_WHAT THE TASK REQUIRES_: Exactly reproduce each entry, leaving out nothing.

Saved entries
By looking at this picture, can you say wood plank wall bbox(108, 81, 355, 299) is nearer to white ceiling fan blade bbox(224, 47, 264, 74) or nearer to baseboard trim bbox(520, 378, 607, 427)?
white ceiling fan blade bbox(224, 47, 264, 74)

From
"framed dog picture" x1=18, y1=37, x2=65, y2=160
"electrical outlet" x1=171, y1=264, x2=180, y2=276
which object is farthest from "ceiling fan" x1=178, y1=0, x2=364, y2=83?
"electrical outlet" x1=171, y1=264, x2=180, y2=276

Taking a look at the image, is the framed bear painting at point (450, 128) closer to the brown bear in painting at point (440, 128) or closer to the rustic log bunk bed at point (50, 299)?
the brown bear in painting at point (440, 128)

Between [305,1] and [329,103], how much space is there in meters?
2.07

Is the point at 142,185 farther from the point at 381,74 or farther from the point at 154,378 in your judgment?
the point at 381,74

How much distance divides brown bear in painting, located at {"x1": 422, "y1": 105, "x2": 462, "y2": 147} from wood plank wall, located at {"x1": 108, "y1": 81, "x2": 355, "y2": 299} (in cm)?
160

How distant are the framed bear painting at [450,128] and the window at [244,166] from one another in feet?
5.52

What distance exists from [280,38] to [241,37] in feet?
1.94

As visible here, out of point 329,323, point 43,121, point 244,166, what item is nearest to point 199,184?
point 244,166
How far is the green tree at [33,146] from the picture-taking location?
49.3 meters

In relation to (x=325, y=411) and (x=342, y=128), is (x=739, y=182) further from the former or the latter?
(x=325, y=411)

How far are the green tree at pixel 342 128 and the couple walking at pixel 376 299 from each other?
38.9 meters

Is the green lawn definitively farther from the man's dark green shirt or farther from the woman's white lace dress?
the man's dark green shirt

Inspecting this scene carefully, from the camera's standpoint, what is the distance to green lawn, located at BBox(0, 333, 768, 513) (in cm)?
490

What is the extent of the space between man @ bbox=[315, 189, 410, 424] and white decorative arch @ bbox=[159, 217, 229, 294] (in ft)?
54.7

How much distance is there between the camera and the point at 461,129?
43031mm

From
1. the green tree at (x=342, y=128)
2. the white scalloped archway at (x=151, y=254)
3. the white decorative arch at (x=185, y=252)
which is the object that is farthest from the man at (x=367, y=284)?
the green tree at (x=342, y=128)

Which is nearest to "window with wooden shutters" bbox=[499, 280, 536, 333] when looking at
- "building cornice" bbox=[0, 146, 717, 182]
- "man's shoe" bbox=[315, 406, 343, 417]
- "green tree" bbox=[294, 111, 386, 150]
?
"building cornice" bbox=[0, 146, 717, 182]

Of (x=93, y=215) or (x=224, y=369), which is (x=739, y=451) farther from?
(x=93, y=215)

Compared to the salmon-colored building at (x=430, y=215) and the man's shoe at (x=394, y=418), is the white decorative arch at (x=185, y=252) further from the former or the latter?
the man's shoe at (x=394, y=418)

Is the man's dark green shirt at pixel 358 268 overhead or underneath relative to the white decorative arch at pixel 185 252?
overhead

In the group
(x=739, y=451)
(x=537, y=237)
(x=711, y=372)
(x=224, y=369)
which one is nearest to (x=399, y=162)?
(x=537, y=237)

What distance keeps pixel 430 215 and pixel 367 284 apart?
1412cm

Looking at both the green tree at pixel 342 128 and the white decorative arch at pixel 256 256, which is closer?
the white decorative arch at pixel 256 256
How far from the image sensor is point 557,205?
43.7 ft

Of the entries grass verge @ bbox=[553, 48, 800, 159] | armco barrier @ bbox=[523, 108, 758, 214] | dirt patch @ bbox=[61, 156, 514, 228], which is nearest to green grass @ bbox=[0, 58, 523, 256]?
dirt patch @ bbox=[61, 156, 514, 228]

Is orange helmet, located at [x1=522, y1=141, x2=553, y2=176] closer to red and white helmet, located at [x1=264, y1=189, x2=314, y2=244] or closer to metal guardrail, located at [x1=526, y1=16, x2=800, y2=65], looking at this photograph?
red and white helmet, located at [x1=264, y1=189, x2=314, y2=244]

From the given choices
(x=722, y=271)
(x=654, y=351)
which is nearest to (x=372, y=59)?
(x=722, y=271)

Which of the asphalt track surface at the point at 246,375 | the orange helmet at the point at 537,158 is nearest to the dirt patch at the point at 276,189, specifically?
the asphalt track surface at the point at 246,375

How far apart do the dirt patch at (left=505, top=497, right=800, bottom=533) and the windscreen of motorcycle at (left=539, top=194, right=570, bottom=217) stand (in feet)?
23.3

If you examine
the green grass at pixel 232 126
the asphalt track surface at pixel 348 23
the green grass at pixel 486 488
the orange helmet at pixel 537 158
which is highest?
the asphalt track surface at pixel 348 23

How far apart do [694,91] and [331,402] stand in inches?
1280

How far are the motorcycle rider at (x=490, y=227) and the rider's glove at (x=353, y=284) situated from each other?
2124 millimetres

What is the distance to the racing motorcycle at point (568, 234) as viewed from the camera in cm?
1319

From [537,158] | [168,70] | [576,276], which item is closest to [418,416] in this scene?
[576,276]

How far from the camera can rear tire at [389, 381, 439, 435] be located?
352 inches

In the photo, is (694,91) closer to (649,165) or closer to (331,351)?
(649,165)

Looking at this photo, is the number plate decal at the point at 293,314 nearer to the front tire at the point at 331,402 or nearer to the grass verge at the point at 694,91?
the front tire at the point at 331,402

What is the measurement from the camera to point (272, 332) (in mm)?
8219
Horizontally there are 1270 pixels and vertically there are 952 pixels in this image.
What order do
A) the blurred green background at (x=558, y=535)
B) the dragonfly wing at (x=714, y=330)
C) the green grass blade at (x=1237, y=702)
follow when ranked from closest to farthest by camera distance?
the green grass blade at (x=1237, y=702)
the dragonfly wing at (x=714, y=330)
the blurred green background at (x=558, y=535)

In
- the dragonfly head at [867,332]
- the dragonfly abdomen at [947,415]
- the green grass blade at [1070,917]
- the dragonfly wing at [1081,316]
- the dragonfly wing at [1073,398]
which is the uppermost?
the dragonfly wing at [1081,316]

_FINAL ANSWER_:
By looking at this picture, can you say wood plank wall bbox(108, 81, 355, 299) is nearer to white ceiling fan blade bbox(224, 47, 264, 74) or nearer to baseboard trim bbox(520, 378, 607, 427)?
white ceiling fan blade bbox(224, 47, 264, 74)

From
"framed dog picture" x1=18, y1=37, x2=65, y2=160
"electrical outlet" x1=171, y1=264, x2=180, y2=276
which object is farthest from "ceiling fan" x1=178, y1=0, x2=364, y2=83?
"electrical outlet" x1=171, y1=264, x2=180, y2=276

Taking a look at the image, is the framed bear painting at point (450, 128) closer to the brown bear in painting at point (440, 128) or closer to the rustic log bunk bed at point (50, 299)?
the brown bear in painting at point (440, 128)

Between [305,1] and [329,103], how much space is there in meters?
2.07

Is the point at 142,185 farther from the point at 381,74 or farther from the point at 154,378 in your judgment?
the point at 381,74

How much distance divides brown bear in painting, located at {"x1": 422, "y1": 105, "x2": 462, "y2": 147} from wood plank wall, located at {"x1": 108, "y1": 81, "x2": 355, "y2": 299} (in cm)?
160

How distant are the framed bear painting at [450,128] and the window at [244,166] from one another in feet?
5.52

What distance exists from [280,38] to [241,37] in feet?
1.94

As visible here, out of point 329,323, point 43,121, point 244,166, what item is nearest to point 199,184?
point 244,166
How far is the green tree at [33,146] from the picture-taking location?
49.3 meters

In relation to (x=325, y=411) and (x=342, y=128), is (x=739, y=182) further from the former or the latter?
(x=325, y=411)

How far are the green tree at pixel 342 128 and the couple walking at pixel 376 299 from each other?
38.9 meters

Is the green lawn definitively farther from the man's dark green shirt or farther from the woman's white lace dress?
the man's dark green shirt

Inspecting this scene carefully, from the camera's standpoint, what is the distance to green lawn, located at BBox(0, 333, 768, 513) (in cm)?
490

What is the extent of the space between man @ bbox=[315, 189, 410, 424] and white decorative arch @ bbox=[159, 217, 229, 294] (in ft)?
54.7

How much distance is there between the camera and the point at 461,129?
43031mm

From
1. the green tree at (x=342, y=128)
2. the white scalloped archway at (x=151, y=254)
3. the white decorative arch at (x=185, y=252)
which is the object that is farthest from the man at (x=367, y=284)?
the green tree at (x=342, y=128)

Which is nearest to "window with wooden shutters" bbox=[499, 280, 536, 333] when looking at
- "building cornice" bbox=[0, 146, 717, 182]
- "man's shoe" bbox=[315, 406, 343, 417]
- "green tree" bbox=[294, 111, 386, 150]
?
"building cornice" bbox=[0, 146, 717, 182]

Of (x=93, y=215) or (x=224, y=369), which is (x=739, y=451) farther from?
(x=93, y=215)

Compared to the salmon-colored building at (x=430, y=215) and the man's shoe at (x=394, y=418), is the white decorative arch at (x=185, y=252) further from the former or the latter?
the man's shoe at (x=394, y=418)

Is the man's dark green shirt at pixel 358 268 overhead or underneath relative to the white decorative arch at pixel 185 252?
overhead

In the group
(x=739, y=451)
(x=537, y=237)
(x=711, y=372)
(x=224, y=369)
which one is nearest to (x=399, y=162)?
(x=537, y=237)

What distance keeps pixel 430 215 and pixel 367 284 apart?
1412cm

Looking at both the green tree at pixel 342 128 and the white decorative arch at pixel 256 256, which is closer?
the white decorative arch at pixel 256 256
How far from the image sensor is point 557,205?
43.7 ft

Of the entries grass verge @ bbox=[553, 48, 800, 159] | armco barrier @ bbox=[523, 108, 758, 214] | dirt patch @ bbox=[61, 156, 514, 228], which is nearest to green grass @ bbox=[0, 58, 523, 256]?
dirt patch @ bbox=[61, 156, 514, 228]

Is orange helmet, located at [x1=522, y1=141, x2=553, y2=176] closer to red and white helmet, located at [x1=264, y1=189, x2=314, y2=244] or closer to metal guardrail, located at [x1=526, y1=16, x2=800, y2=65], looking at this photograph?
red and white helmet, located at [x1=264, y1=189, x2=314, y2=244]

From the given choices
(x=722, y=271)
(x=654, y=351)
which is nearest to (x=372, y=59)?
(x=722, y=271)

Which of the asphalt track surface at the point at 246,375 | the orange helmet at the point at 537,158 is nearest to the dirt patch at the point at 276,189, specifically?
the asphalt track surface at the point at 246,375

How far apart do the dirt patch at (left=505, top=497, right=800, bottom=533) and the windscreen of motorcycle at (left=539, top=194, right=570, bottom=217) stand (in feet)?
23.3

If you examine
the green grass at pixel 232 126
the asphalt track surface at pixel 348 23
the green grass at pixel 486 488
the orange helmet at pixel 537 158
which is highest?
the asphalt track surface at pixel 348 23

How far apart do [694,91] and [331,402] stand in inches?
1280

How far are the motorcycle rider at (x=490, y=227) and the rider's glove at (x=353, y=284) situated from each other?
2124 millimetres

What is the distance to the racing motorcycle at point (568, 234) as viewed from the camera in cm?
1319

From [537,158] | [168,70] | [576,276], which item is closest to [418,416] in this scene?
[576,276]

How far from the camera can rear tire at [389, 381, 439, 435] be located?
352 inches

In the photo, is (694,91) closer to (649,165) or closer to (331,351)?
(649,165)

Looking at this photo, is the number plate decal at the point at 293,314 nearer to the front tire at the point at 331,402 or nearer to the grass verge at the point at 694,91?
the front tire at the point at 331,402

What is the measurement from the camera to point (272, 332) (in mm)?
8219
Horizontally there are 1270 pixels and vertically there are 952 pixels in this image.
What order do
A) the blurred green background at (x=558, y=535)
B) the dragonfly wing at (x=714, y=330)
C) the green grass blade at (x=1237, y=702)
follow when ranked from closest to farthest by camera distance?
the green grass blade at (x=1237, y=702)
the dragonfly wing at (x=714, y=330)
the blurred green background at (x=558, y=535)

In
- the dragonfly head at [867,332]
- the dragonfly abdomen at [947,415]
- the green grass blade at [1070,917]
- the dragonfly wing at [1081,316]
- the dragonfly wing at [1073,398]
which is the uppermost?
the dragonfly wing at [1081,316]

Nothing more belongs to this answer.